Father Peter Mary Vecellio, superior at the Carmelite House of Studies in Mount Angel, said that because St. Joseph cared for Jesus and Mary, he is a good patron for adoptive parents, fathers of unborn children and other situations of modern life in which people need protection. In addition, since St. Joseph guarded Jesus, who was an unplanned pregnancy, he is an apt patron for unborn children. Joseph also saved Jesus from the murderous plans of King Herod, who had many baby boys killed in an attempt to murder Jesus.

“He can guard the holy innocents of our time,” Father Peter said, sitting in front of a statue of St. Joseph holding the child Jesus. “We really need him now.”

Father Peter described how St. Teresa of Avila, foundress of his community and doctor of the church, energized devotion to St. Joseph in the 16th century. She explained that while some saints seem to specialize in certain types of help, St. Joseph assists with everything.

St. Teresa said he aided her when she was oppressed by enemies and when she faced dangers. She was confident that St. Joseph has God’s ear.

Citing papal teachings, Father Peter explained that Joseph is a good patron of expectant mothers because of the tender mercy and care he showed a pregnant Mary, even though he knew the baby was not his natural child.

The family situation of St.
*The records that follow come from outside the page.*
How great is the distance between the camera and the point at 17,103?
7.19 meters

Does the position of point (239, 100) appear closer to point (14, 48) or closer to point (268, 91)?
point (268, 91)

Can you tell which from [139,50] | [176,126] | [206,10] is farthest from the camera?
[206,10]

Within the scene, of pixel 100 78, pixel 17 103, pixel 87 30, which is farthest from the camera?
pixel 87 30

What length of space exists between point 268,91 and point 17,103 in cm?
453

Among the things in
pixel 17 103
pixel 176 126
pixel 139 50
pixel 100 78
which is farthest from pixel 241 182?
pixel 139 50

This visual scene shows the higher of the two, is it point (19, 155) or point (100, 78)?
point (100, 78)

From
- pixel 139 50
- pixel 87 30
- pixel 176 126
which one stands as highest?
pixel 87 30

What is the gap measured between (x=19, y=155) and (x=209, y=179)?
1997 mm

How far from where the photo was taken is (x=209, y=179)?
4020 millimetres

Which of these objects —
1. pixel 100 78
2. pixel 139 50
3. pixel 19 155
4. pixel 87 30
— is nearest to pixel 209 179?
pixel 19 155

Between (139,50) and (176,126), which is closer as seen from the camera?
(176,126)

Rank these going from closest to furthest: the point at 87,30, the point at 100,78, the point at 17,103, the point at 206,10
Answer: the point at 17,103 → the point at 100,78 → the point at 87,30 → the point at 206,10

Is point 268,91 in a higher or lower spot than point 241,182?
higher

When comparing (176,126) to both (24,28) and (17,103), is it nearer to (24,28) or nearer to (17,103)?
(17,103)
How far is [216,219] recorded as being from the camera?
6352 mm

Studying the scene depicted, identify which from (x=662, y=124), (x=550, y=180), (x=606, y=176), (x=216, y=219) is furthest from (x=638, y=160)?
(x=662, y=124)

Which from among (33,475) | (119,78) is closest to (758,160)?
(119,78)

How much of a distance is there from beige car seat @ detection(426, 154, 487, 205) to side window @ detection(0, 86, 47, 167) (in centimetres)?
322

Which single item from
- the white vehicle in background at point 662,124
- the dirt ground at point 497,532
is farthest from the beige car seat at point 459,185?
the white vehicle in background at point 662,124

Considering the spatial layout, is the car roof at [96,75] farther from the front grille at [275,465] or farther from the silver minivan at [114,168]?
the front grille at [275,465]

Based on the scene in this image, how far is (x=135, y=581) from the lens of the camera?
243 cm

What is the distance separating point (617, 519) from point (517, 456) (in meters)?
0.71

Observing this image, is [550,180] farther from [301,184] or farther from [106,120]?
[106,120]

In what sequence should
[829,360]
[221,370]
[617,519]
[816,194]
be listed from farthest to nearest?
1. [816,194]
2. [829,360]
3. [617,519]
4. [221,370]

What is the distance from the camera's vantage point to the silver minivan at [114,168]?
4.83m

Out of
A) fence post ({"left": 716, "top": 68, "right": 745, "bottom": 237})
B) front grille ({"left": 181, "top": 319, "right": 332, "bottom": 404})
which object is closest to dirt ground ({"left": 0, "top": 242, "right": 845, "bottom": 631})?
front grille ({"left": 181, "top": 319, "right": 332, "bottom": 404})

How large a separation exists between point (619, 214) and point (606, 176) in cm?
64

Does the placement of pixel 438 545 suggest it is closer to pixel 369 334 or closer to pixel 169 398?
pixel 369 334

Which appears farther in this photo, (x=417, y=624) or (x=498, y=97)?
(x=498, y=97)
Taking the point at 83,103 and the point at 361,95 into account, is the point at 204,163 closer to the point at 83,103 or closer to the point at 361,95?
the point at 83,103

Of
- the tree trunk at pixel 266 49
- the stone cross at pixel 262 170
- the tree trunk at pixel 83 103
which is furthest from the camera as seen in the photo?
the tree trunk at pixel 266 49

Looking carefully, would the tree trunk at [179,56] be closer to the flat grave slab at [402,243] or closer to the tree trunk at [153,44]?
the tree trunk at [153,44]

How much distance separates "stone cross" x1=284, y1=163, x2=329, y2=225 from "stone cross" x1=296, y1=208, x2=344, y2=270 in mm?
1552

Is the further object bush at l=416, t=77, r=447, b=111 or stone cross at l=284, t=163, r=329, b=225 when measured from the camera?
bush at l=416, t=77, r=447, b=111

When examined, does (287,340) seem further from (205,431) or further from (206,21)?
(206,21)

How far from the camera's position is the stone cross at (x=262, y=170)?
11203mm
Joseph makes him the greatest saint other than Mary, Father Peter said. “Can you imagine living with Jesus and Mary?” he asked. “I would think that would have an effect on you.”

Tradition has it that when the Holy Family entered Egypt, the baby Jesus’ presence caused the statues and temples of Egyptian gods to crumble and topple. Evil spirits fled, the story goes.

That scene is one that gave St. Joseph, the earthly leader of the family, a reputation as a “terror of demons,” said Father Eric Andersen in an Oct. 13 online talk about the saint.

Speaking from near the St. Joseph statue in St. Stephen Church in Southeast Portland, Father Andersen cited spiritual writers who have built up a strong tradition of St. Joseph. Among them was Mother Maria Cecilia Baij, an 18th-century Benedictine nun whose “Life of St. Joseph” speculates on the saint’s inner life and his feelings about the incarnation, finding the lost Jesus in the temple and other events. Mother Maria Cecilia’s work appears to be the basis for the Way of St. Joseph, a set of reflections embodied in bas-relief sculptures in The Grotto’s upper gardens in Northeast Portland.

Father Andersen cited Archbishop Fulton Sheen, who said that when Joseph led the Holy Family into Egypt, the Exodus was reversed and the saint was guardian of the living manna for which the world yearned. Because God called St. Joseph to be part of salvation in so important a way, the saint has great power, Father Andersen explained.

Theologians long pondered how an earthly man like Joseph could have authority over God incarnate. The solution is that Joseph was chosen by God to cooperate in the fatherhood of Jesus in a moral way even though he was not the birth father.

“Jesus wished to be subject to St. Joseph,” Father Andersen said. “Joseph is a visible representative of the heavenly father.”

Joseph’s power over demons comes in large part, the priest concluded, because he was allowed to be part of the hypostatic order, that union of God and human that was Jesus. Satan fears that union and so fears St. Joseph, Father Andersen said.